• EXERCISE TASK 1: In the passage about measuring language competence, who edited the book devoted to testing the untestable in language education?
• EXERCISE TASK 2: Translate this sentence from the passage about measuring language competence into Spanish: "As such, competence in language use is difficult to measure."
• EXERCISE TASK 3: Carry on the passage about measuring language competence, picking up after its final sentence.

• TEXT EXTRACT:
-=-=-=-=-
There are a number of reasons why we sometimes need to describe a person’s language competence using a single number. Most of these are connected to the need for a shorthand to differentiate people, in summative testing or in job selection, for example. Numerical (or grade) allocation of this kind is so common (and especially in times when accountability is greatly valued) that it is easy to believe that this number is an objective description of a concrete entity, rather than a shorthand description of an abstract concept. In the process, the abstract concept (language competence) becomes reified and there is a tendency to stop thinking about what it actually is.
Language is messy. It’s a complex, adaptive system of communication which has a fundamentally social function. As Diane Larsen-Freeman and others have argued patterns of use strongly affect how language is acquired, is used, and changes. These processes are not independent of one another but are facets of the same complex adaptive system. […] The system consists of multiple agents (the speakers in the speech community) interacting with one another [and] the structures of language emerge from interrelated patterns of experience, social interaction, and cognitive mechanisms.
As such, competence in language use is difficult to measure. There are ways of capturing some of it. Think of the pages and pages of competency statements in the Common European Framework, but there has always been something deeply unsatisfactory about documents of this kind. How, for example, are we supposed to differentiate, exactly and objectively, between, say, can participate fully in an interview (C1) and can carry out an effective, fluent interview (B2)? The short answer is that we can’t. There are too many of these descriptors anyway and, even if we did attempt to use such a detailed tool to describe language competence, we would still be left with a very incomplete picture. There is at least one whole book devoted to attempts to test the untestable in language education (edited by Amos Paran and Lies Sercu, Multilingual Matters, 2010).
-=-=-=-=-
• INFORMATION SUPPLIED:
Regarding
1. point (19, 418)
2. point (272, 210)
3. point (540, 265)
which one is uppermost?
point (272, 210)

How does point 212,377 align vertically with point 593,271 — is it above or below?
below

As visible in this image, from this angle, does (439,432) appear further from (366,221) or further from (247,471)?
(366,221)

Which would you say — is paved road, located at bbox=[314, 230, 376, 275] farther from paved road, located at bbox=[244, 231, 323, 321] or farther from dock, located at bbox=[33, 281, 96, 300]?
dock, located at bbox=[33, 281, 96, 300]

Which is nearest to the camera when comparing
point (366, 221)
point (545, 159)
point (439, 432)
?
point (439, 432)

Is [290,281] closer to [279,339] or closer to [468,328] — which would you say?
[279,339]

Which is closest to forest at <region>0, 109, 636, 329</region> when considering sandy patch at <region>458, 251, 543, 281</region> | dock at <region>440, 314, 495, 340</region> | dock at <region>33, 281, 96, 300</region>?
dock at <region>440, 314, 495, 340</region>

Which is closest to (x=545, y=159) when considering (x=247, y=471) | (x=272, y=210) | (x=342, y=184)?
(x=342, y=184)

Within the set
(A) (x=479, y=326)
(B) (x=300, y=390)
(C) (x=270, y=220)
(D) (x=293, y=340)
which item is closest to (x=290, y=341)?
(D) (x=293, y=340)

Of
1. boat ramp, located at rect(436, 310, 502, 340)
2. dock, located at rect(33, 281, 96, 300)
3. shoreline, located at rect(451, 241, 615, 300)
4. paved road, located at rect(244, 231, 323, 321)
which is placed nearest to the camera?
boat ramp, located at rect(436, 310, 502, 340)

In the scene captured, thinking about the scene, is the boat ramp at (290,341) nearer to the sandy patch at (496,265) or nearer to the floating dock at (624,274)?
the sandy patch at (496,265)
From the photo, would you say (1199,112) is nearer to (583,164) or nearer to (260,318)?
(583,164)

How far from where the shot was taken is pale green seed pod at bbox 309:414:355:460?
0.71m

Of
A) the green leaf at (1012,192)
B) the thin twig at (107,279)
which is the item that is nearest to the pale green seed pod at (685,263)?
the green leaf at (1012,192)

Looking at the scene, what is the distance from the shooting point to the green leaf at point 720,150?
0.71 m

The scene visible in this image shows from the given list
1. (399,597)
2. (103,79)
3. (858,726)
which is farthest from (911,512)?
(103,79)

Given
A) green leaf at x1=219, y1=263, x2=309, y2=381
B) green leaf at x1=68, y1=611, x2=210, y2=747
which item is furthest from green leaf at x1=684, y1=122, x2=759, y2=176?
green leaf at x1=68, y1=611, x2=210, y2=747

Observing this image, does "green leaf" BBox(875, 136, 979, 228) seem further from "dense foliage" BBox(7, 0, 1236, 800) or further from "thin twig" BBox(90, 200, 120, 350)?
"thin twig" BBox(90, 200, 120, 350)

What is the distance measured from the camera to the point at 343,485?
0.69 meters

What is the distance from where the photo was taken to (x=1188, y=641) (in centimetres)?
-=-=-=-=-
• RIGHT ANSWER 1: Amos Paran and Lies Sercu

• RIGHT ANSWER 2: Por lo tanto, la competencia en el uso de la lengua es difícil de medir.

• RIGHT ANSWER 3:
So, here is another reason why we are tempted to use shorthand numerical descriptors (such as A1, A2, B1, etc.) to describe something which is very complex and abstract (‘overall language competence’) and to reify this abstraction in the process. From there, it is a very short step to making things even more numerical, more scientific-sounding. Number-creep in recent years has brought us the Pearson Global Scale of English which can place you at a precise point on a scale from 10 to 90. Not to be outdone, Cambridge English Language Assessment now has a scale that runs from 80 points to 230, although Cambridge does, at least, allocate individual scores for four language skills.
As the title of this post suggests (in its reference to Stephen Jay Gould’s The Mismeasure of Man), I am suggesting that there are parallels between attempts to measure language competence and the sad history of attempts to measure ‘general intelligence’. Both are guilty of the twin fallacies of reification and ranking – the ordering of complex information as a gradual ascending scale. These conceptual fallacies then lead us, through the way that they push us to think about language, into making further conceptual errors about language learning. We start to confuse language testing with the ways that language learning can be structured.
We begin to granularise language. We move inexorably away from difficult-to-measure hazy notions of language skills towards what, on the surface at least, seem more readily measurable entities: words and structures. We allocate to them numerical values on our testing scales, so that an individual word can be deemed to be higher or lower on the scale than another word. And then we have a syllabus, a synthetic syllabus, that lends itself to digital delivery and adaptive manipulation. We find ourselves in a situation where materials writers for Pearson, writing for a particular ‘level’, are only allowed to use vocabulary items and grammatical structures that correspond to that ‘level’. We find ourselves, in short, in a situation where the acquisition of a complex and messy system is described as a linear, additive process. Here’s an example from the Pearson website: If you score 29 on the scale, you should be able to identify and order common food and drink from a menu; at 62, you should be able to write a structured review of a film, book or play. And because the GSE is so granular in nature, you can conquer smaller steps more often; and you are more likely to stay motivated as you work towards your goal. It’s a nonsense, a nonsense that is dictated by the needs of testing and adaptive software, but the sciency-sounding numbers help to hide the conceptual fallacies that lie beneath.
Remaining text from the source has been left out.